- _Data lines_:

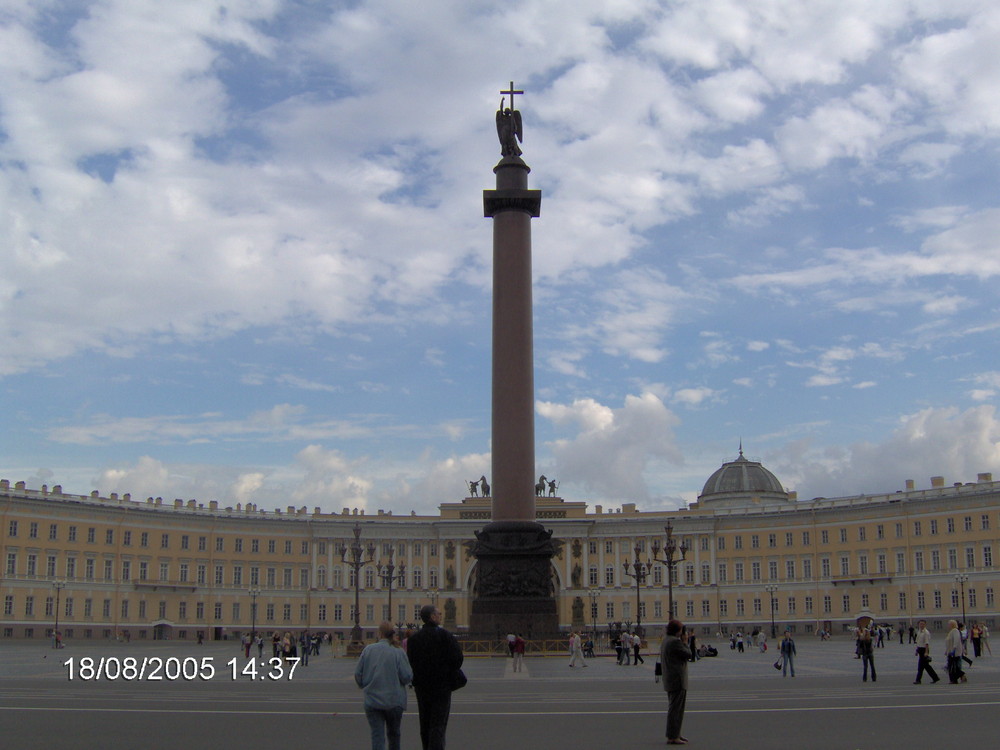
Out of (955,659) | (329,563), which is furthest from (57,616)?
(955,659)

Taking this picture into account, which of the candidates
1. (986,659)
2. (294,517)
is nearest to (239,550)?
(294,517)

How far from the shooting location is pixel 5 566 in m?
91.5

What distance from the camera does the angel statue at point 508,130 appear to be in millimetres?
51344

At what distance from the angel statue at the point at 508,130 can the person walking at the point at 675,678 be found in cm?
3822

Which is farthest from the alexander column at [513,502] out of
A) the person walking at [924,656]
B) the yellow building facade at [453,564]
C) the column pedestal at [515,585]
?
the yellow building facade at [453,564]

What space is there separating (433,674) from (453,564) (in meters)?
106

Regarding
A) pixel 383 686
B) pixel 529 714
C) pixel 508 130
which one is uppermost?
pixel 508 130

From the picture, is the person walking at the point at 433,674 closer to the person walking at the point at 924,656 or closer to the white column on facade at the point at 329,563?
the person walking at the point at 924,656

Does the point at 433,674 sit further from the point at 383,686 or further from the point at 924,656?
the point at 924,656

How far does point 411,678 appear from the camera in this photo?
11617mm

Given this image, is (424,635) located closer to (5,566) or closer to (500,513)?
(500,513)

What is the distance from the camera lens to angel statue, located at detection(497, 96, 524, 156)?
51.3 metres

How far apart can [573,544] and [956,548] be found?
37522 millimetres

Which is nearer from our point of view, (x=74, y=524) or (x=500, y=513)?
(x=500, y=513)
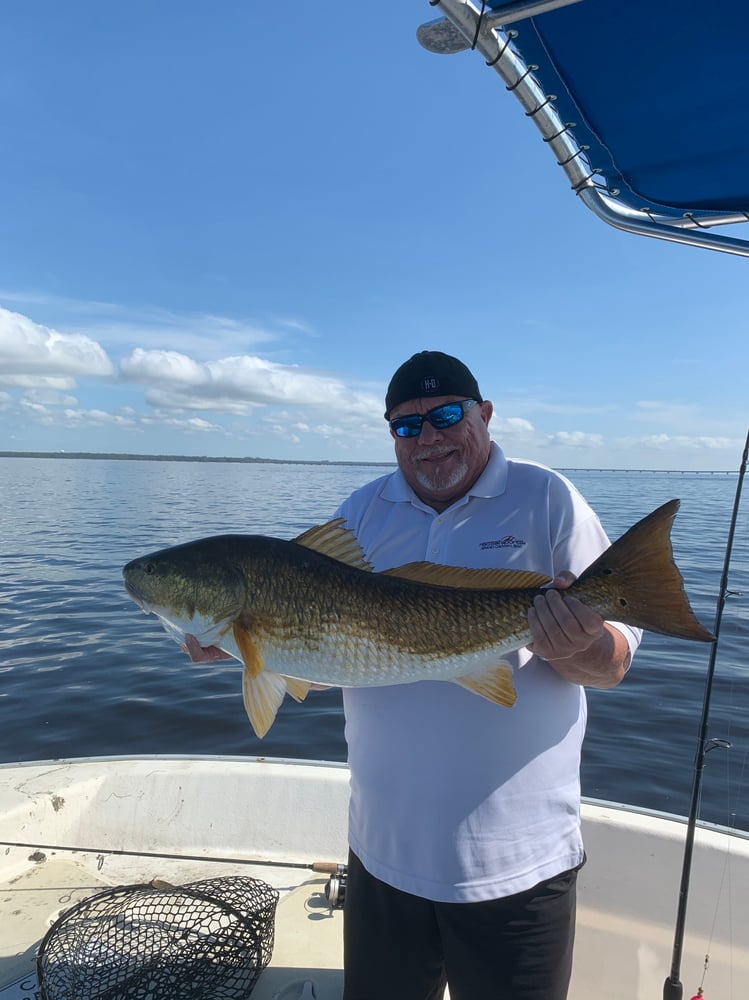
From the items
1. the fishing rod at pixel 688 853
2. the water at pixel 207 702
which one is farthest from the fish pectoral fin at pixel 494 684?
the water at pixel 207 702

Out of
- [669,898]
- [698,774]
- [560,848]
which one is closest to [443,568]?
[560,848]

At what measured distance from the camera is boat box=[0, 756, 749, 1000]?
414 cm

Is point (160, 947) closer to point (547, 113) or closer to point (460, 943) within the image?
point (460, 943)

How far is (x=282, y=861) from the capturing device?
532 centimetres

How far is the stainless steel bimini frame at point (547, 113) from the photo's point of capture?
7.23 ft

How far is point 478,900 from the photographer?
265 cm

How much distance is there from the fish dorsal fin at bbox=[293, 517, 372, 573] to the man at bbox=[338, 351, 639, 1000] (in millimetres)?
312

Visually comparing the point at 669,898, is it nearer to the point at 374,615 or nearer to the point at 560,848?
the point at 560,848

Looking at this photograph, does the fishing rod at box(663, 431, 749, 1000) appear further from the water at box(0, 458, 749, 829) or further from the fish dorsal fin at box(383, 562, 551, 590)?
the water at box(0, 458, 749, 829)

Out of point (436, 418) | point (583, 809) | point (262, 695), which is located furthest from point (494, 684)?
point (583, 809)

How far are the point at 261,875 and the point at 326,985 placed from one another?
52.2 inches

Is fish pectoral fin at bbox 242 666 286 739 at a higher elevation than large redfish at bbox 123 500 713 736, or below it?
below

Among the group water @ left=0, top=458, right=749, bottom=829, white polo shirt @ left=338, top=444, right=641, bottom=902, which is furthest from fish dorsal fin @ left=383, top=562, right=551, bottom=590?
water @ left=0, top=458, right=749, bottom=829

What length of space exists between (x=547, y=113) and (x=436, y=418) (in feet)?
4.56
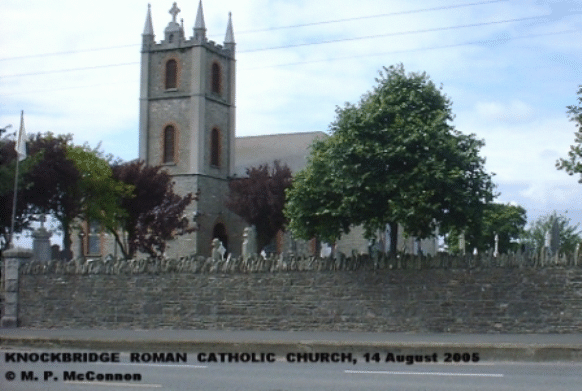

- _Brief_:
Set down the entire listing above word for word, leaving out the pictures.

- _Exercise output_:
Out of (955,659) | (329,563), which is furthest from (57,616)?
(955,659)

Taking this picture into account, which of the candidates
1. (986,659)
2. (294,517)
is nearest to (239,550)?
(294,517)

How far from the shooting location is pixel 5 566 in m?
91.5

What distance from the camera does the angel statue at point 508,130 appear to be in millimetres?
51344

At what distance from the angel statue at the point at 508,130 can the person walking at the point at 675,678 be found in cm?
3822

Which is farthest from the alexander column at [513,502] out of
A) the person walking at [924,656]
B) the yellow building facade at [453,564]
C) the column pedestal at [515,585]
?
the yellow building facade at [453,564]

What space is there separating (433,674) from (453,564) (in meters)?
106

Regarding
A) pixel 383 686
B) pixel 529 714
C) pixel 508 130
which one is uppermost?
pixel 508 130

From the picture, is the person walking at the point at 433,674 closer to the person walking at the point at 924,656 or closer to the white column on facade at the point at 329,563?
the person walking at the point at 924,656

Does the point at 433,674 sit further from the point at 383,686 or further from the point at 924,656?
the point at 924,656

How far does point 411,678 appear from the camera in this photo?
11617mm

Given this image, is (424,635) located closer to (5,566) or closer to (500,513)?
(500,513)

What is the distance from the camera lens to angel statue, located at detection(497, 96, 524, 156)?
51.3 metres

How far apart can [573,544] and [956,548] be found?
37522 millimetres

Which is nearer from our point of view, (x=74, y=524) or (x=500, y=513)?
(x=500, y=513)
From the items
1. the fishing rod at pixel 688 853
2. the water at pixel 207 702
which one is farthest from the fish pectoral fin at pixel 494 684?
the water at pixel 207 702

Out of
- [669,898]
- [698,774]
- [560,848]
which one is closest to [443,568]?
[560,848]

At what measured distance from the camera is boat box=[0, 756, 749, 1000]?
414 cm

Is point (160, 947) closer to point (547, 113) or closer to point (460, 943) within the image?
point (460, 943)

How far is (x=282, y=861) from the capturing device?
532 centimetres

How far is the stainless steel bimini frame at point (547, 113) from the photo's point of capture?
7.23 ft

How far is point 478,900 from the photographer?
265 cm

How much distance is there from the fish dorsal fin at bbox=[293, 517, 372, 573] to the man at bbox=[338, 351, 639, 1000] (in millimetres)?
312

Visually comparing the point at 669,898, is it nearer to the point at 374,615 or nearer to the point at 560,848?
the point at 560,848

Looking at this photograph, does the fishing rod at box(663, 431, 749, 1000) appear further from the water at box(0, 458, 749, 829) or further from the fish dorsal fin at box(383, 562, 551, 590)?
the water at box(0, 458, 749, 829)

Out of point (436, 418) | point (583, 809) | point (262, 695), which is located furthest from point (494, 684)?
point (583, 809)

How far are the point at 261,875 and the point at 326,985 placed from one another?
52.2 inches

Is fish pectoral fin at bbox 242 666 286 739 at a higher elevation than large redfish at bbox 123 500 713 736, or below it?
below

Among the group water @ left=0, top=458, right=749, bottom=829, white polo shirt @ left=338, top=444, right=641, bottom=902, which is furthest from fish dorsal fin @ left=383, top=562, right=551, bottom=590?
water @ left=0, top=458, right=749, bottom=829

What length of space exists between (x=547, y=113) and (x=436, y=418) (in feet)?
4.56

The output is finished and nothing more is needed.